Anthropometric Measurements
After MRP discharge, the anthropometric parameters, such as body weight, waist, and hip circumference, were measured during each outpatient visit. Bodyweight was measured to the nearest 0.1 kg, using a precision scale; participants wore light clothing, no shoes, and a standardized method was used (18). The waist was measured at the midpoint between the top of the hip bone (iliac crest) and lowest rib, using a standardized method.
Body Composition Assessment by Double X-Ray Densitometry
After MRP discharge body composition (FFM, FM, visceral fat mass) was determined by dual-energy X-ray absorptiometry (DXA), using a Lunar Prodigy DXA (GE Medical Systems). The in vivo CVs were 0.89% for whole body fat (FM) and 0.48% for FFM. The Skeletal Muscle Index (SMI) was taken as the sum of the fat-free soft tissue mass of arms and legs divided by height2. (19). VAT volume was estimated using a constant correction factor (0.94 g/cm3) (20). Subcutaneous abdominal fat was defined as the difference between android fat and visceral fat. The in vivo CVs were 0.89 and 0.48% for FM and FFM, respectively (21).
Biochemical Analysis
After MRP discharge the blood samples were collected at the end of the MRP (baseline).
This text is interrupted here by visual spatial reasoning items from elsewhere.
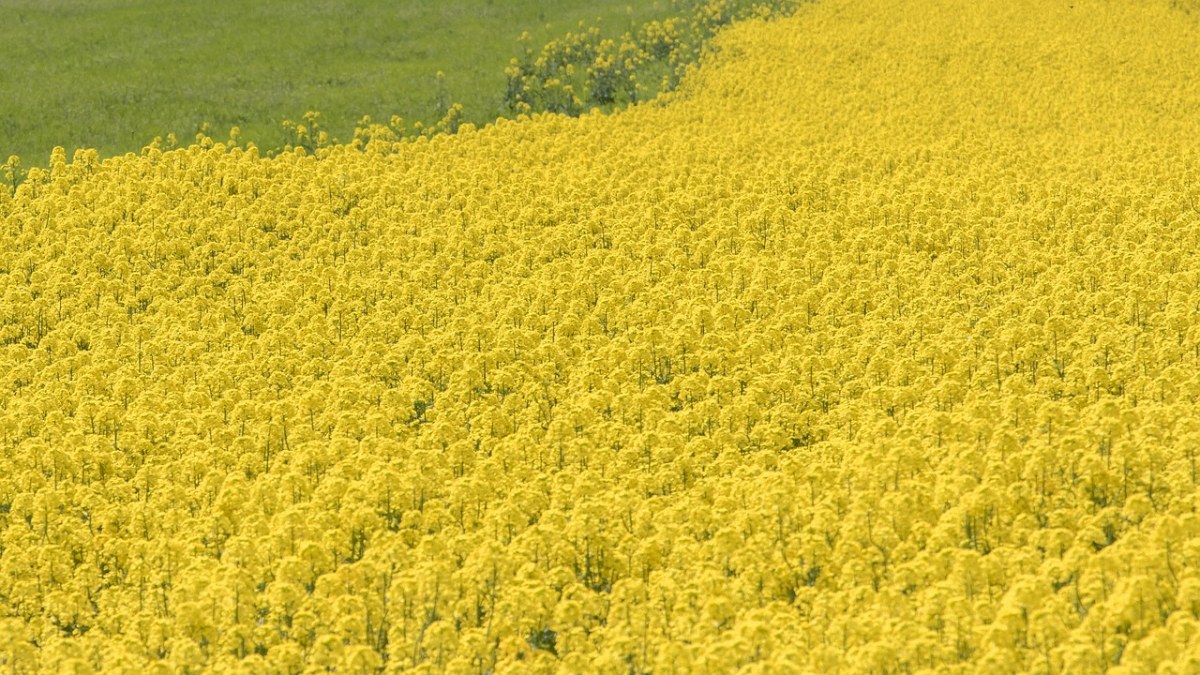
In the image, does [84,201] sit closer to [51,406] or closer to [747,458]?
[51,406]

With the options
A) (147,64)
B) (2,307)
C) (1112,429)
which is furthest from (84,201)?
(1112,429)

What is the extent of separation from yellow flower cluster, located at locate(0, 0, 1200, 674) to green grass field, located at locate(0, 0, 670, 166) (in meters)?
2.93

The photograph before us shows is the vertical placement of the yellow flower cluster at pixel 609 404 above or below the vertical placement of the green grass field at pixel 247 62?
below

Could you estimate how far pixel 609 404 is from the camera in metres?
16.2

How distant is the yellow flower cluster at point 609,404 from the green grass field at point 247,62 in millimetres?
2927

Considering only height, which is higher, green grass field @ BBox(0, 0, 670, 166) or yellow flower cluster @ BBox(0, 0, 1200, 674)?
green grass field @ BBox(0, 0, 670, 166)

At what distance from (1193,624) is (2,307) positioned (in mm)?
16605

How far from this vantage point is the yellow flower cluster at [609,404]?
11.5 meters

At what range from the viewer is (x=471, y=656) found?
11.3 metres

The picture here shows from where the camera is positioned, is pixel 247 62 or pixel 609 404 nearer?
pixel 609 404

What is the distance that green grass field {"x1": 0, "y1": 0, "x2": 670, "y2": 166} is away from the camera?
3125cm

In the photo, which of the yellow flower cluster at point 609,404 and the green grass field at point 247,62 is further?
the green grass field at point 247,62

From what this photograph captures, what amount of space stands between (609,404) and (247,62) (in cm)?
2423

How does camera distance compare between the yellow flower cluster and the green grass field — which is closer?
the yellow flower cluster
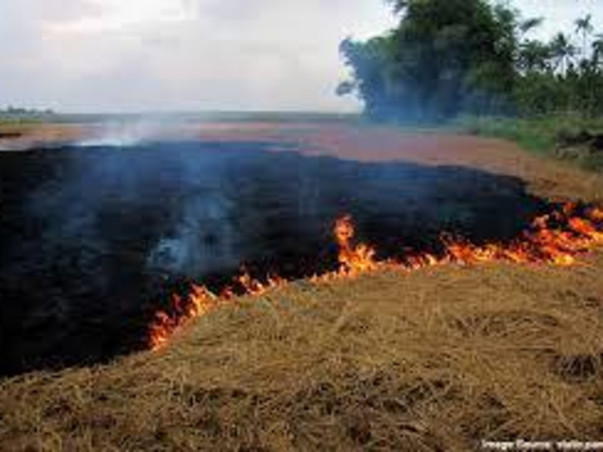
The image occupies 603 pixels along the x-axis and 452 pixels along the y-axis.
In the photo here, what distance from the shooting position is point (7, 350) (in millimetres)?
6805

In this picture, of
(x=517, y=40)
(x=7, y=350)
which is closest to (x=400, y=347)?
(x=7, y=350)

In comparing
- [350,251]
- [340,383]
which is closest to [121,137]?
[350,251]

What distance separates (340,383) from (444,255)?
5494mm

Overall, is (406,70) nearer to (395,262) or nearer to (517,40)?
(517,40)

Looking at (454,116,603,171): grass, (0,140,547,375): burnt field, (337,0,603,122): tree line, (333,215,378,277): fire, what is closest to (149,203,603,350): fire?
(333,215,378,277): fire

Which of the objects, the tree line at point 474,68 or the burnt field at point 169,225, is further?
the tree line at point 474,68

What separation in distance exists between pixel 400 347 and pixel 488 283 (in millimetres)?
1978

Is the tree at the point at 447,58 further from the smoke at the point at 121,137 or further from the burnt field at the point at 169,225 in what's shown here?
the burnt field at the point at 169,225

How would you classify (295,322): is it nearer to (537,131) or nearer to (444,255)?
(444,255)

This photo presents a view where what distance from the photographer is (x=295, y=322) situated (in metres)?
6.38

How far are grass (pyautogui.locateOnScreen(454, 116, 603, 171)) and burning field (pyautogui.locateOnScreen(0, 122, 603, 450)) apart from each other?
6.70m

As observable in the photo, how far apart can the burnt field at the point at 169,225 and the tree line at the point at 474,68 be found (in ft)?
80.2

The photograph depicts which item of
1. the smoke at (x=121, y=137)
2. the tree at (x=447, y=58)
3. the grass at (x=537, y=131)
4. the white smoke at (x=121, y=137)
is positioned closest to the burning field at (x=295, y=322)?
the grass at (x=537, y=131)

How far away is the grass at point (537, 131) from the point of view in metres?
20.2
In particular, nutritional status, lipid profile, glycemic profile, and status of inflammation were assessed. Serum iron, lipids, uric acid, creatinine, and calcium were measured by enzymatic-colorimetric assay (Abbott Laboratories). PCR, Transferrin, Apo A1, and Apo B were determined by immunoturbidimetry (Roche). ESR was measured by the Westergren method using a Diesse Analyzer, blood electrolytes by indirect ISE potentiometry (Abbott Laboratories), ionized Calcium by selective electrode potentiometry, and insulin by Electro-chemiluminescence immuno-assay (ECLIA) (Roche Diagnostics). Blood glucose, aspartate aminotransferase (AST), and alanine aminotransferase (ALT) were analyzed by Enzymatic UV Assay (Abbott Laboratories) and CBC by differential blood cell counter. Insulin resistance was evaluated using the Homeostasis Model Assessment (HOMA) (22).
Statistical Analysis
Statistical analyses were carried out using the programs SPSS version 26.0 and JASP version 14.1. Continuous variables were tested for normality using Kolmogorov–Smirnov's test at the 0.05 level of significance. Descriptive statistics for normally distributed variables were reported through the mean and SD (Mean ± SD) and through the median and inter-quartile range (MD ± IQR) otherwise.
Categorical variables were described using frequencies of counts and percentages. The dropout rates at 2, 6, and 12 months were reported with percentages relative to the total sample. In the determination of the predicting factors to the dropout, we first tested the mean difference in anthropometric measures at baseline between the dropout and non-dropout groups at 12 months using the independent Student's t-test. Second, we used binary logistic regression to determine the association between the anthropometric and biochemical predictors on the dropout at 2, 6s, and 12 months. Predictors are considered significant, if their p-value < 0.05.
We estimated both the unique univariable associations between each individual predictor [i.e., crude hazard ratios (HR)] and the multivariable associations between the predictors and time to dropout. The HR indicates the relative risk of treatment dropout when all remaining factors in the model are adjusted for and is interpreted in a similar manner to the adjusted odds ratio in logistic regression.
Results
Tables 1, 2 show the baseline characteristics for anthropometric measurements and biochemical markers. The mean age was 59 ± 14 years. The mean of BMI was 41.35 ± 6.31 kg/m2: for men 41.42 ± 5.52 kg/m2 and for women 41.31 ± 6.72 kg/m2.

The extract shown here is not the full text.